Or, again, the Rose was the Virgin Mary—the Rose of Jericho, pure and spotless, and not to be touched by human hands.
Fourthly: it was the rose which the Queen of Sheba gave to Solomon, which signified eternal happiness. The interpretations of Molinet and Marot are both manifestly absurd, and represent the pedantic trifling of a time when the taste for double allegories had been carried to a ridiculous extent. And as for Jean de Meung's part, there are plenty of touches in it which show that the writer, though no heretic, had little sympathy with church matters; and would certainly not be disposed to spend his time in laboriously concocting a riddle of twenty thousand lines, the answer to which was to be found in the Romish creed. And in Guillaume de Lorris himself, it is difficult to find a word for or against the Church.
He was, no doubt, mindful of the stern lesson read to heretics in the crusade of Provence, fresh in all men's recollection. But he had been nurtured and fed on the poetry of the troubadours; the form of his verse and the turn of his thought were Provençal. Was it likely that so young a writer should escape the spirit of the literature while he studied its form? And since in a time of violent religious excitement, he can find no word of sympathy for a church which persecutes, is it not probable that his sympathies are, if not with the Church persecuted, at least with the people? The probability, moreover, of there being a double allegory in the 'Romance of the Rose,' as planned originally by Guillaume de Lorris, appears to us to be strengthened by a further consideration of the Provençal literature and the line of its development.

□ □ □ □

Task requirements:
Carry on the passage about the Romance of the Rose, starting right after its last sentence. The entries that come next are separate material and have no connection to the passage on the Romance of the Rose.

□ □ □ □

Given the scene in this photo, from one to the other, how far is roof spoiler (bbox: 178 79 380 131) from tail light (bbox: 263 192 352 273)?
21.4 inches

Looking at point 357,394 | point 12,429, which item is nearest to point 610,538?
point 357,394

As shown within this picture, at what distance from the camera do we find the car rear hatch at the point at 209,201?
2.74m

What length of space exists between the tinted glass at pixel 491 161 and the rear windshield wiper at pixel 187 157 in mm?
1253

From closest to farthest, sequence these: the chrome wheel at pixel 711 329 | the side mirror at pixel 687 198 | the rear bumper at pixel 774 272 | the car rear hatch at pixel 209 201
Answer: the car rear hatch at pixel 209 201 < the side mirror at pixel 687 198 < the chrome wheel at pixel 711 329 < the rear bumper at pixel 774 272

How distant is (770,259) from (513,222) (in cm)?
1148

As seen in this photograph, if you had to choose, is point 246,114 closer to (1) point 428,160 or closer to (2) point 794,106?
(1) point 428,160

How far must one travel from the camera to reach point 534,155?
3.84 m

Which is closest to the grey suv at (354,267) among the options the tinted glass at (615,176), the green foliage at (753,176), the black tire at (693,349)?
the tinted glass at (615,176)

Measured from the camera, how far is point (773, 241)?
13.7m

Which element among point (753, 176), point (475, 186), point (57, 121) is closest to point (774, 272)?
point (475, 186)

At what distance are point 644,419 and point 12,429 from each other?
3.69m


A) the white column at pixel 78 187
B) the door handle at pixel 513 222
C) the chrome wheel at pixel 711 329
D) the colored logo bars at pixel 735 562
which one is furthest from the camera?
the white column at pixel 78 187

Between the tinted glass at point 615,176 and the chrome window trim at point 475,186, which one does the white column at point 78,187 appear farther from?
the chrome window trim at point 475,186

□ □ □ □

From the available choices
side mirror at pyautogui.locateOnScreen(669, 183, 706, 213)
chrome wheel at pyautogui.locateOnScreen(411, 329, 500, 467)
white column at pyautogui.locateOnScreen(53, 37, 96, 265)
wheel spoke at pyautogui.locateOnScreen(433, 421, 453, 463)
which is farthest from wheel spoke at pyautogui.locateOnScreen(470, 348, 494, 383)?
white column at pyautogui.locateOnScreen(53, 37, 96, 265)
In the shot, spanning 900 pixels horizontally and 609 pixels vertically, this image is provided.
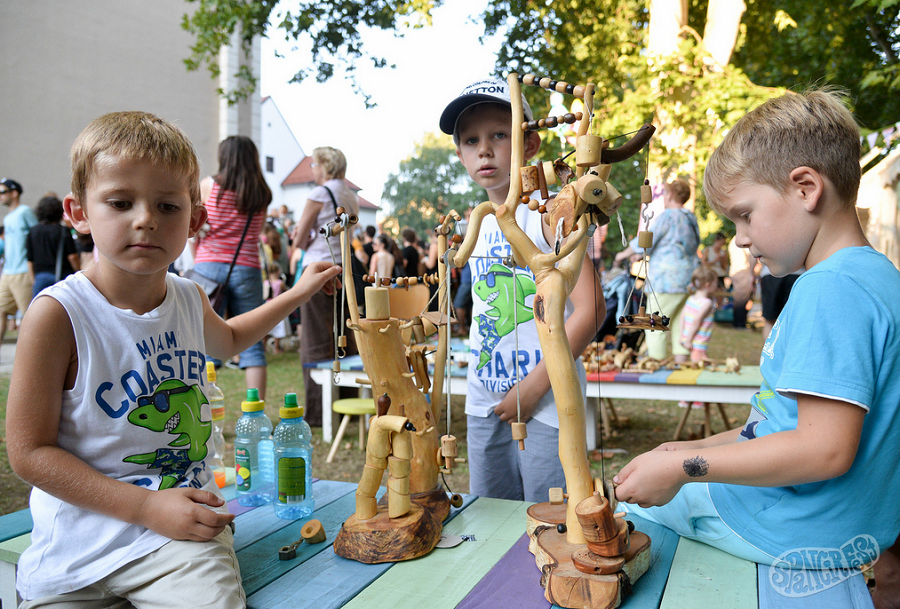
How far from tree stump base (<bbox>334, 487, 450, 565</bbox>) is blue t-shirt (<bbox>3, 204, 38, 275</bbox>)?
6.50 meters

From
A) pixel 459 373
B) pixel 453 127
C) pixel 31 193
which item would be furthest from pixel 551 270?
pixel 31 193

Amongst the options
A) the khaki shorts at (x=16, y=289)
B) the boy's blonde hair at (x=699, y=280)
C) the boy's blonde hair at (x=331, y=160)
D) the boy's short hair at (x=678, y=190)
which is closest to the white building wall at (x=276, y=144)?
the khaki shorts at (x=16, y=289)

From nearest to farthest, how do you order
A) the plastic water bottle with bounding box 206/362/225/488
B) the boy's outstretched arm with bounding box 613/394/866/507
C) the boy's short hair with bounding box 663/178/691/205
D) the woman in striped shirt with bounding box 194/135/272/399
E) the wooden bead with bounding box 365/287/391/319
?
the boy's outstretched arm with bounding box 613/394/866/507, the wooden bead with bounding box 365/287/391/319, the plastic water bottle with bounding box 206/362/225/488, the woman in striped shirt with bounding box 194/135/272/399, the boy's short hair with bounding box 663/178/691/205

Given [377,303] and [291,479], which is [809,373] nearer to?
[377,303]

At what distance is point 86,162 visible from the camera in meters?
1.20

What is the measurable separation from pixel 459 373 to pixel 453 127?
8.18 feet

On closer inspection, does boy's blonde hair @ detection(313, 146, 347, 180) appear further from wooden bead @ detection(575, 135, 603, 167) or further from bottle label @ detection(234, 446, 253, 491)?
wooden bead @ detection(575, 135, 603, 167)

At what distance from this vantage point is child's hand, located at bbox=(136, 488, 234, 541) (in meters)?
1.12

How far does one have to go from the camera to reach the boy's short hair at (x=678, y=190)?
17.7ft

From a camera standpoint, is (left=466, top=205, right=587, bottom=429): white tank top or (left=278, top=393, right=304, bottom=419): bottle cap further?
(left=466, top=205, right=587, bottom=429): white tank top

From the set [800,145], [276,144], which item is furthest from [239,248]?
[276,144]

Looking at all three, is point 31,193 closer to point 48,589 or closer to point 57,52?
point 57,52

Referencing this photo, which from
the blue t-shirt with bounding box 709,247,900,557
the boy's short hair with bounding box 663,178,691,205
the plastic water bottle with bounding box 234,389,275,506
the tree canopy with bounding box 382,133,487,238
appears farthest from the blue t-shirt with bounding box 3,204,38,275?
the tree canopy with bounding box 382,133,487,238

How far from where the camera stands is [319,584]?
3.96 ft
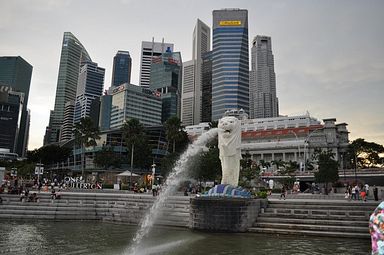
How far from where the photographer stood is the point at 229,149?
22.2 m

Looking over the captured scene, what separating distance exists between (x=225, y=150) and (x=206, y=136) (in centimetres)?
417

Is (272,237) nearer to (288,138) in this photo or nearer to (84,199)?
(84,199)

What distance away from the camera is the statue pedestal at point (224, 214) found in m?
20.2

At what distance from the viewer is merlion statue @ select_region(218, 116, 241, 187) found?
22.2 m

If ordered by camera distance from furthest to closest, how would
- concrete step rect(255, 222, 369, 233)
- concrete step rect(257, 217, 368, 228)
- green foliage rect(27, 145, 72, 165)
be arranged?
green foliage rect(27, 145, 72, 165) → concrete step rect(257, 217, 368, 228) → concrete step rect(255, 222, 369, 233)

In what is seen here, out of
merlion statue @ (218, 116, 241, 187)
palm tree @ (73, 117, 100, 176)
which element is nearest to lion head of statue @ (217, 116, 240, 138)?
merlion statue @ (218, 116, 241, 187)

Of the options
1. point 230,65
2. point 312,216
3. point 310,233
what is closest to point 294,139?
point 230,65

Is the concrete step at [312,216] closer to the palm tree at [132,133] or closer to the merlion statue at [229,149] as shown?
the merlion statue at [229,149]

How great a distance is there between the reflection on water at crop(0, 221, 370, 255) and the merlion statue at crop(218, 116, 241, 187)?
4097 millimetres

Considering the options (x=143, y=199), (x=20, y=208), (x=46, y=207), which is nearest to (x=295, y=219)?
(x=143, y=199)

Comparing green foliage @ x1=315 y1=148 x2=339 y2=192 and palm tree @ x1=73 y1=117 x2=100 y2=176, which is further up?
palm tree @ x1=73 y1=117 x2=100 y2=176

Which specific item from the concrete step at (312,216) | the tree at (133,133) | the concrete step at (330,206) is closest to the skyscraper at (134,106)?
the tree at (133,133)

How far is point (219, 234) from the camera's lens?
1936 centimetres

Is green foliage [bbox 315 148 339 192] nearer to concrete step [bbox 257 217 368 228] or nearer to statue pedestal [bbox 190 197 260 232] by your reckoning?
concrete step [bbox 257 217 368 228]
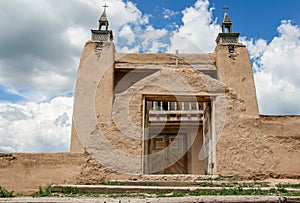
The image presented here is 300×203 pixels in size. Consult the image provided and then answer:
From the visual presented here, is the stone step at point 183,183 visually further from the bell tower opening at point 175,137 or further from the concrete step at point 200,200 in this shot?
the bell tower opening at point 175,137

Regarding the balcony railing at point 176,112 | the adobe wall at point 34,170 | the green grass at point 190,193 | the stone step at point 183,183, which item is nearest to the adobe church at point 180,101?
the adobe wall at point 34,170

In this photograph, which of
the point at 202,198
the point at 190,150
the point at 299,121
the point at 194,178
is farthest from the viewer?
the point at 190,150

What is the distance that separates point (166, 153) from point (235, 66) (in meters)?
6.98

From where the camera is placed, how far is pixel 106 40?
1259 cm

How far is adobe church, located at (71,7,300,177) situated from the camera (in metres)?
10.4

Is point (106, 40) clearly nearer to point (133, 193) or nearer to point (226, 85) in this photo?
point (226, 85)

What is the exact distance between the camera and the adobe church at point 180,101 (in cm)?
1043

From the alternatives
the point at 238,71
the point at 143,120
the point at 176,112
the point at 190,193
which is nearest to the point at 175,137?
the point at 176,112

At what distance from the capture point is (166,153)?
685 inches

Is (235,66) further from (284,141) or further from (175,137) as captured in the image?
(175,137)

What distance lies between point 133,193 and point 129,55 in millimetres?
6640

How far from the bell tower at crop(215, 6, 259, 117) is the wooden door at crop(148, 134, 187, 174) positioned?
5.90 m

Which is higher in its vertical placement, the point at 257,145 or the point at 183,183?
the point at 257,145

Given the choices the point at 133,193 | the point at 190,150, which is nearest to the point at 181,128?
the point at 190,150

□ □ □ □

Output for this task:
Love, in a time when life had few pleasures and distractions to offer—when these were generally only to be snatched in the intervals of fighting—became not only the symbol of all life's joy, but grew into a kind of religion. It had its own ritual, its ceremonies, its sacraments, its lessons, and its hymns. Aged poets were its bishops, the guardians of its forms; young poets its priests; instead of the images of saints, were living women, and instead of the procession and the chant, were the love song and the dance. It was nothing new to the Provençal to celebrate the religious worship with a dance. He alone, among Christians, preserved a custom handed down from old pagan times, and as late as the sixteenth century, the worthy people of Marseilles welcomed Christmas in this way.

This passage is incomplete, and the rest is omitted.